■ **JOB**:
Format the caption lines of the following items as a JSON list of strings, one string per line, omitting any blank lines. Leave the pictures out of the answer.

■ **DATA**:
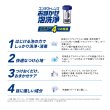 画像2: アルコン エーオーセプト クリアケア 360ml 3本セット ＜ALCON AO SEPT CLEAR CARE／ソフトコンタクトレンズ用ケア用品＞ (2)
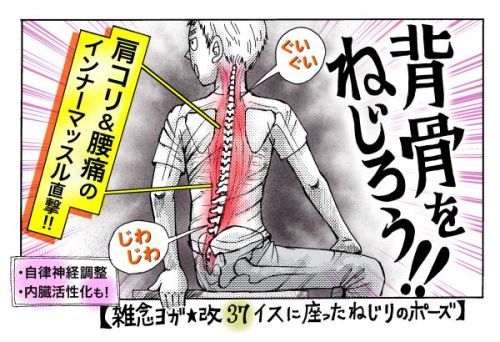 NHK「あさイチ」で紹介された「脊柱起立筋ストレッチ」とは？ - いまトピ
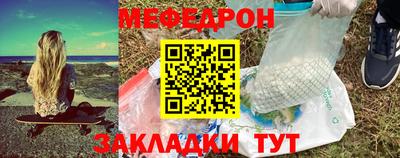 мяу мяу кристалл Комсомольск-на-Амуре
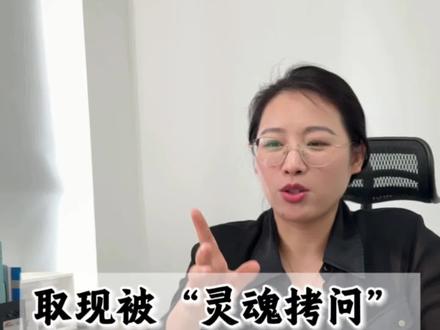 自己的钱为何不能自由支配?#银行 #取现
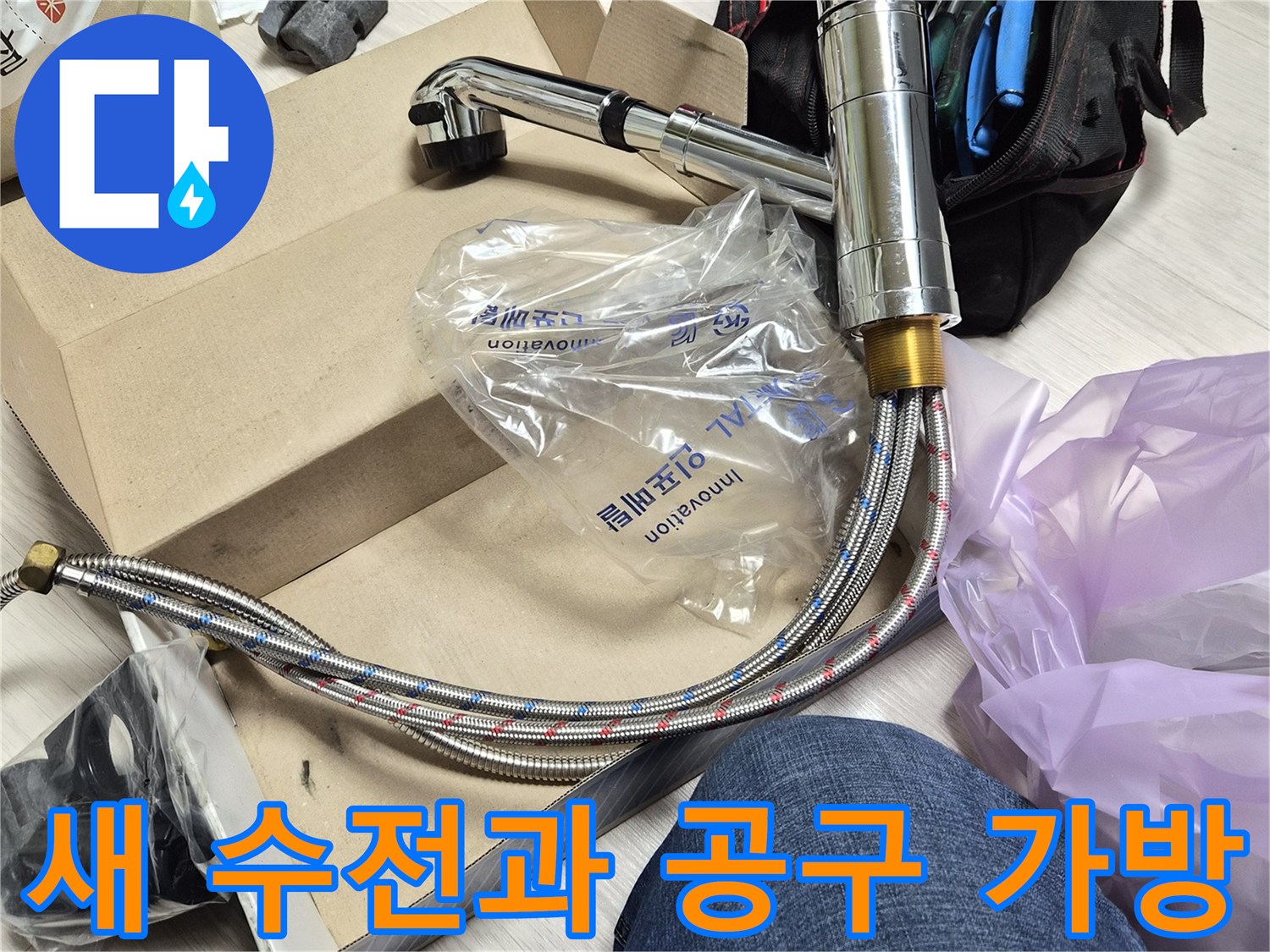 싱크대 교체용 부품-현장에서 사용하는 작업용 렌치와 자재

■ **TASK RESPONSE**:
[
  " 画像2: アルコン エーオーセプト クリアケア 360ml 3本セット ＜ALCON AO SEPT CLEAR CARE／ソフトコンタクトレンズ用ケア用品＞ (2)",
  " NHK「あさイチ」で紹介された「脊柱起立筋ストレッチ」とは？ - いまトピ",
  " мяу мяу кристалл Комсомольск-на-Амуре",
  " 自己的钱为何不能自由支配?#银行 #取现",
  " 싱크대 교체용 부품-현장에서 사용하는 작업용 렌치와 자재"
]